Matthew Perry's assistant sentenced for role in actor's death

· UPI

May 27 (UPI) -- Kenneth Iwamasa, a personal assistant who worked for Friends actor Matthew Perry, was sentenced Wednesday to three years and five months in prison for injecting Perry with the dose of ketamine that killed him.

Iwamasa is the last of five people connected with Perry's death to be sentenced. Federal prosecutors said he administered the drug to Perry several times despite having no medical training.

In August, Iwamasa pleaded guilty to distributing ketamine that resulted in death or serious bodily injury. Prosecutors had sought the specific prison sentence Iwamasa received, The Guardian reported.

Perry, who played Chandler Bing in the sitcom Friends, was found dead at age 54 on Oct. 28, 2023. The autopsy showed his death was caused by "the acute effects of ketamine" with contributing factors of drowning, coronary artery disease, and the effects of buprenorphine, an opioid. Perry had struggled with drug and alcohol addiction for years.

Prosecutors said Iwamasa gave Perry multiple ketamine injections a day in the time leading up to his death and the assistant had found the actor unconscious multiple times that month. Ketamine is a quick-acting anesthetic that can also be misused as a hallucinogenic.

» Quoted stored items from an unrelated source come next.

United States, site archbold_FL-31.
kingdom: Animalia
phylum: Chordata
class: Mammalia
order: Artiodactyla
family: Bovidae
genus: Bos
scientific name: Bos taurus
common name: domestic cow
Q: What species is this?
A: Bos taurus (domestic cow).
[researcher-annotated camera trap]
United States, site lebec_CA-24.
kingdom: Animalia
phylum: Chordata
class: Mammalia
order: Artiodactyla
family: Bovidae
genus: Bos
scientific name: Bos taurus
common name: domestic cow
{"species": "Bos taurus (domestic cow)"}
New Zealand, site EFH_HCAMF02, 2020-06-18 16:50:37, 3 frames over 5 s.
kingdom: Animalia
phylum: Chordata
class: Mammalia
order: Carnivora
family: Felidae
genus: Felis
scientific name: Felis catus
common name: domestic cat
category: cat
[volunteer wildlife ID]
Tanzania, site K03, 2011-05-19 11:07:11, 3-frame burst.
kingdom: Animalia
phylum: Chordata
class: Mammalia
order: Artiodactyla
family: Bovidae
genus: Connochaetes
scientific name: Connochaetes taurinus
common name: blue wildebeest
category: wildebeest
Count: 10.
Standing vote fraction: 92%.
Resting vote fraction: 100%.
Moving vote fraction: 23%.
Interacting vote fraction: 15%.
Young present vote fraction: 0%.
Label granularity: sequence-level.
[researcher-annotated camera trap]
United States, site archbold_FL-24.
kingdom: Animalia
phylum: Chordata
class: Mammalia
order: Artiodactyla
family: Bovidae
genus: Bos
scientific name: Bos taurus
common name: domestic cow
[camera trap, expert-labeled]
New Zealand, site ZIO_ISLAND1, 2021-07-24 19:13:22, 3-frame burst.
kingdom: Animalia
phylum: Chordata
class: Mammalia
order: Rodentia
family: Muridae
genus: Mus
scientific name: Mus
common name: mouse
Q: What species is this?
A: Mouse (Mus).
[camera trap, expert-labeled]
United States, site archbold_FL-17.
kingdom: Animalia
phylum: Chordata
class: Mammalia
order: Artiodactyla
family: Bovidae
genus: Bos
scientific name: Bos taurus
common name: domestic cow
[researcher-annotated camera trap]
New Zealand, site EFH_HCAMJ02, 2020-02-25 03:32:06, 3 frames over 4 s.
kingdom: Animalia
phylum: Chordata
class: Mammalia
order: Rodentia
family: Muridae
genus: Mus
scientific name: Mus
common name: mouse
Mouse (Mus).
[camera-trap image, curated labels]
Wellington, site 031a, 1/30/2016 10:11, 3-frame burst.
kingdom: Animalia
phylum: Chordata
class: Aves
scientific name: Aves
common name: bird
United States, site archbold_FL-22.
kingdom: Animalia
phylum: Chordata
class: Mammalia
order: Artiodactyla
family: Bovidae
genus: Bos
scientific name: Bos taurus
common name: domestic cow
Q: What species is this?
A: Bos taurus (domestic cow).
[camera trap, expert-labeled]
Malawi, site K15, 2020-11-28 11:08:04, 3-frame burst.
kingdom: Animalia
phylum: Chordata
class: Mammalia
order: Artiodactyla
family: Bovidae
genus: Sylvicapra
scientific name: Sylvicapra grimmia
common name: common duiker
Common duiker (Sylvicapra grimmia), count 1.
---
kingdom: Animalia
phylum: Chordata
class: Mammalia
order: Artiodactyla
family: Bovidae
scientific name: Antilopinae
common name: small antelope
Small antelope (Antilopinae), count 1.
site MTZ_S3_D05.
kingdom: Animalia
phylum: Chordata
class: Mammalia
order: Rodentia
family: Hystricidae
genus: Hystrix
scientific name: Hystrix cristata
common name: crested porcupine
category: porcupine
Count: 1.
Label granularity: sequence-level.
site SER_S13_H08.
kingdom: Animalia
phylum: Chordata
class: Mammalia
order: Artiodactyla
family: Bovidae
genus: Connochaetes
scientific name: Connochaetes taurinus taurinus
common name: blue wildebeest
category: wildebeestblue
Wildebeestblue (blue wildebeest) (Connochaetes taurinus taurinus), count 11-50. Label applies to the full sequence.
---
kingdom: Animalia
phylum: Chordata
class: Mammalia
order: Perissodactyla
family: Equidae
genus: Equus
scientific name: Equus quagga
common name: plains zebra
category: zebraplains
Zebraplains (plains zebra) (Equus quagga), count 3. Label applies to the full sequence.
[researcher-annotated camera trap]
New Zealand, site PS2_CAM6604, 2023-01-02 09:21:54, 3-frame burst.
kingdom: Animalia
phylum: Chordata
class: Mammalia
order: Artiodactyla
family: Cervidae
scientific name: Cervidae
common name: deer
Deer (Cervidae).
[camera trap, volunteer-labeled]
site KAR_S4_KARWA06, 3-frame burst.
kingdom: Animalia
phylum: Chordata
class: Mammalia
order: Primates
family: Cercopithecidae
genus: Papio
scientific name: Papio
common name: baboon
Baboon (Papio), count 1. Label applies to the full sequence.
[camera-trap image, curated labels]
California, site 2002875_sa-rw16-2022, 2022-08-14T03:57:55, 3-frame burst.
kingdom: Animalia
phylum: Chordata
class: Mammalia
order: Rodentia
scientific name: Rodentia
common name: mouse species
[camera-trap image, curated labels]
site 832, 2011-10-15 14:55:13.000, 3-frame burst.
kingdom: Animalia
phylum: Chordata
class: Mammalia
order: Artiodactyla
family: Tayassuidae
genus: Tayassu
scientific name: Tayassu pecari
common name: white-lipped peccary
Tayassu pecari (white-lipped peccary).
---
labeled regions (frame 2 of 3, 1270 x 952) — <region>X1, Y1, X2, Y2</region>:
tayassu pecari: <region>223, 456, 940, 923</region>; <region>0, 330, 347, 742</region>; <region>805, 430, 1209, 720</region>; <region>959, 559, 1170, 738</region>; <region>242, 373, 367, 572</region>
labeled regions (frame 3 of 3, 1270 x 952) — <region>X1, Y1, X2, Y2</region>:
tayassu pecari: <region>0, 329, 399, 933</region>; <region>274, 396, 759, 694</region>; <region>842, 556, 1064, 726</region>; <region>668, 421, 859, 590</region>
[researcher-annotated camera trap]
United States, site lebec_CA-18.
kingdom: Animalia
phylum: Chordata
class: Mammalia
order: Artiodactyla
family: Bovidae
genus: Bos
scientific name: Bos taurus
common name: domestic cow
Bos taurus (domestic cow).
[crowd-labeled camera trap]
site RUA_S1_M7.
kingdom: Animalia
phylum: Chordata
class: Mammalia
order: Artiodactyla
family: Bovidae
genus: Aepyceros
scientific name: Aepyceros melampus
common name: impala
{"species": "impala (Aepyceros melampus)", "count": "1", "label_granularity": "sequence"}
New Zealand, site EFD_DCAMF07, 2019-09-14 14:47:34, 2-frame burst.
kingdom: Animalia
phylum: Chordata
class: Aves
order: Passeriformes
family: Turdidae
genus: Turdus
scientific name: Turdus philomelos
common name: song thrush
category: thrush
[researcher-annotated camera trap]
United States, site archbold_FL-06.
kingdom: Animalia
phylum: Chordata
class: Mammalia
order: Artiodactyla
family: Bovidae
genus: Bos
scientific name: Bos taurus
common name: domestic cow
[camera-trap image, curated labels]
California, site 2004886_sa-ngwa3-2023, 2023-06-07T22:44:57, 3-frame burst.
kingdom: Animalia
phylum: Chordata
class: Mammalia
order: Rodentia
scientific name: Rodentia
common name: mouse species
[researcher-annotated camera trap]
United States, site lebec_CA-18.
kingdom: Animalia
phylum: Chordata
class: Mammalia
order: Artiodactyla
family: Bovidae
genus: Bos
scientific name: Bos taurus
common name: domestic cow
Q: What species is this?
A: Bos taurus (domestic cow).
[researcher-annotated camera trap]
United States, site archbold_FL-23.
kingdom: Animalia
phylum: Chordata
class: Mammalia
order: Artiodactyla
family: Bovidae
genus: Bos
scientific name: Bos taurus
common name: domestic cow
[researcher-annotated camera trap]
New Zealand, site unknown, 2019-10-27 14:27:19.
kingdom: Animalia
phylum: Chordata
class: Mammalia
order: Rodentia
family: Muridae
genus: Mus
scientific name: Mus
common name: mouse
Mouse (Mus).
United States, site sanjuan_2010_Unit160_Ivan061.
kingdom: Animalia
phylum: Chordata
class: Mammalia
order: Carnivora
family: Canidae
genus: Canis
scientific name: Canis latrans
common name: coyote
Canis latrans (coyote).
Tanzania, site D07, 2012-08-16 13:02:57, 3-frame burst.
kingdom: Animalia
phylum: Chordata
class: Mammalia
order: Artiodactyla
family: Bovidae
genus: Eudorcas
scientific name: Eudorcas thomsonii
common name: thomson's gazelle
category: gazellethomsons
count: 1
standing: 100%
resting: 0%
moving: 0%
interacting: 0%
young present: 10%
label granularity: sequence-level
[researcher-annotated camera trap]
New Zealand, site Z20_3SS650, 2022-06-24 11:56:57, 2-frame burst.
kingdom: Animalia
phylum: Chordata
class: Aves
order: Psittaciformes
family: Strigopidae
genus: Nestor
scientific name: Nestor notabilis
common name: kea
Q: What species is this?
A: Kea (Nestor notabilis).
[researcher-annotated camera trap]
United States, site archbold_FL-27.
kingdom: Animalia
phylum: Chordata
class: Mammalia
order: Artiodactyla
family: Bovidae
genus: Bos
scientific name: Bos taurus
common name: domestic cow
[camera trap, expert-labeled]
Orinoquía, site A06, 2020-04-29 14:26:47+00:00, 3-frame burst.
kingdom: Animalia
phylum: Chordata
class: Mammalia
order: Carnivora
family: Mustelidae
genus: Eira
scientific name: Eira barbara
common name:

"When defendant Kenneth Iwamasa was hired as Matthew Perry's live-in personal assistant, he was acutely aware that Mr. Perry had suffered from drug addiction for most of his life," prosecutors wrote in a sentencing memorandum, ABC News reported. "But rather than help Mr. Perry maintain sobriety, defendant became his enabler and drug supplier. As defendant injected more and more ketamine into Mr. Perry, he saw -- and was the only person to see -- clear warning signs that Mr. Perry was in danger."

Earlier this month, Erik Fleming, a licensed drug addiction counselor who sold Iwamasa the ketamine that killed Perry, was sentenced to two years in prison. Dr. Salvador Plasencia and Dr. Mark Chavez, who had also provided ketamine for Perry in the past, were sentenced in December to 30 months in prison and three years of supervised release, respectively.

The largest sentence went to drug dealer Jasveen Sangha, who has been called "the Ketamine Queen" and provided the drug to Fleming. She was sentenced in April to 15 years in prison.